Mas a evidência mais emblemática deste anacronismo social e exatamente o que
associa os dias atuais com a ditadura civil-militar, é o posto que Brasil ocupa no
ranking de feminicídios mundial: somos o quinto país que mais mata mulheres
no mundo, apenas pelo fato de serem mulheres, e cerca de 70% destes crimes
são cometidos em ambiente doméstico, isto é, no campo da vida Privada.

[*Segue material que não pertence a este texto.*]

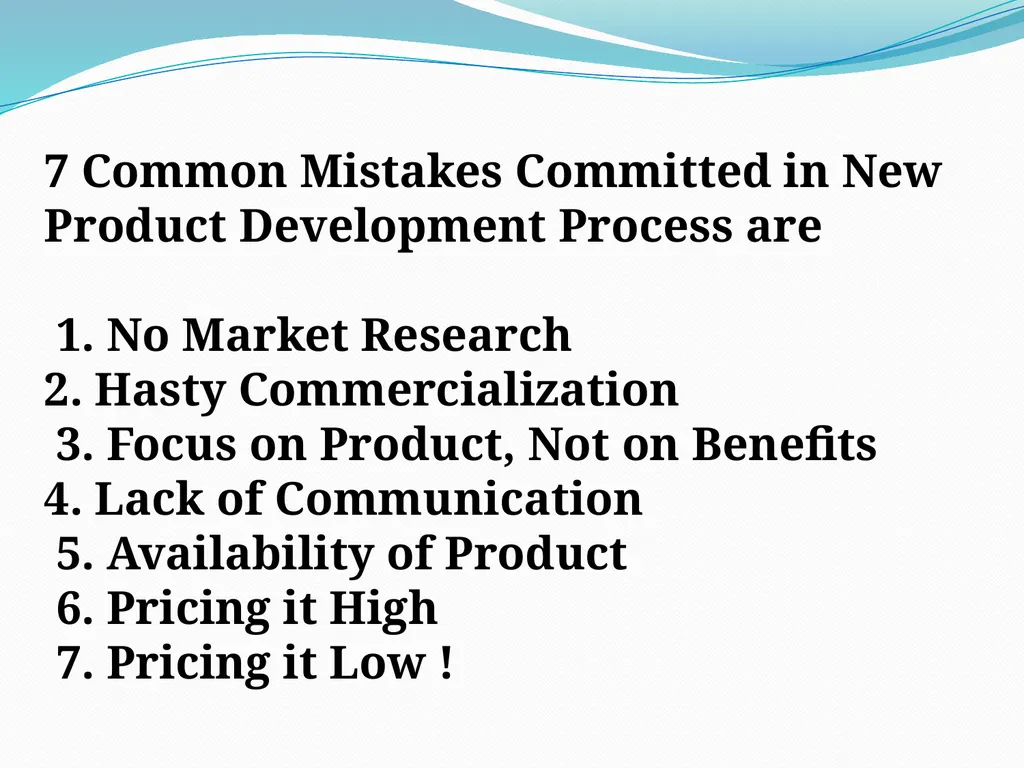 7 Common Mistakes Committed in New Product Development Process are

1. No Market Research
2. Hasty Commercialization
3. Focus on Product, Not on Benefits
4. Lack of Communication
5. Availability of Product
6. Pricing it High
7. Pricing it Low !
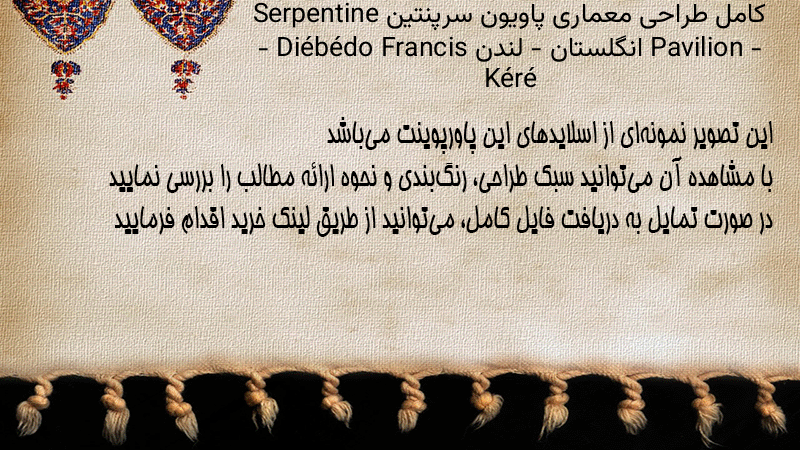 کامل طراحی معماری پاویون سرپنتین Serpentine Pavilion - انگلستان - لندن Diébédo Francis - Kéré

این تصویر نمونه‌ای از اسلایدهای این پاورپوینت می‌باشد
با مشاهده آن می‌توانید سبک طراحی، رنگ‌بندی و نحوه ارائه مطالب را بررسی نمایید
در صورت تمایل به دریافت فایل کامل، می‌توانید از طریق لینک خرید اقدام فرمایید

A atual figura, que ocupa o mais alto cargo executivo neste pais, sustenta através
de seu discurso e de muitas ações também, quando nomeia para cargos
ministeriais figuras alinhadas ideologicamente com seu modelo conservador e
autoritário de gestão, a perpetuação desta lógica e violência sociais e de todas as
estruturas que as mantém ativas até hoje, tal qual o regime militar operava
naquela época, com a diferença de que hoje, em termos legais, esta prática é
condenável e durante a ditadura civil-militar fazia parte do modus operandi do
regime. A narrativa, o discurso do presidente legitimam ações dessa natureza no
campo do Público-Privado, que configuram as relações entre indivíduos que não
possuem vinculo parental, mas que expressam em suas práticas os valores
morais vigentes na sociedade, é neste ponto que reside a inegável semelhança
entre contexto social da ditadura e dos dias atuais: a violência contra a mulher,
principalmente aquelas que envolvem a subjugação e objetificação de nossos
corpos, mais do que atos físicos e materiais, tem uma dimensão simbólica, cuja
efetivação independente de sujeitos femininos ou masculinos, mas se configura
enquanto patologia estrutural da nossa sociedade, de modo a buscar o
reestabelecimento de uma ordem moral opressora sobre o corpo feminino.
4. Na sua visão, qual a importância da comissão nacional da verdade para os
esclarecimentos?
R: No meu ponto de vista, a importância da comissão nacional da verdade é de
ordem histórico-social e de natureza jurídico-legal. Em relação ao aspecto
histórico-social, é fundamental para que se preserve a memória da barbárie que
foi a Ditadura Civil-Militar, no sentido de que não se repita e que as gerações
futuras sejam formadas a partir de valores sociais opostos e divergentes aos que
os regimes políticos totalitários e autoritários pregam. Do ponto de vista
jurídico-legal, sua importância reside em investigar, esclarecer e responsabilizar
os agentes do estado que torturaram, mataram e desapareceram com muitos
militantes contrários ao regime, além de garantir as famílias dessas vítimas o
direito de enterrarem seus mortos de verdade com todos os ritos e simbologia
que esta ação carrega, a fim de encerrar a expiação que a dúvida carrega.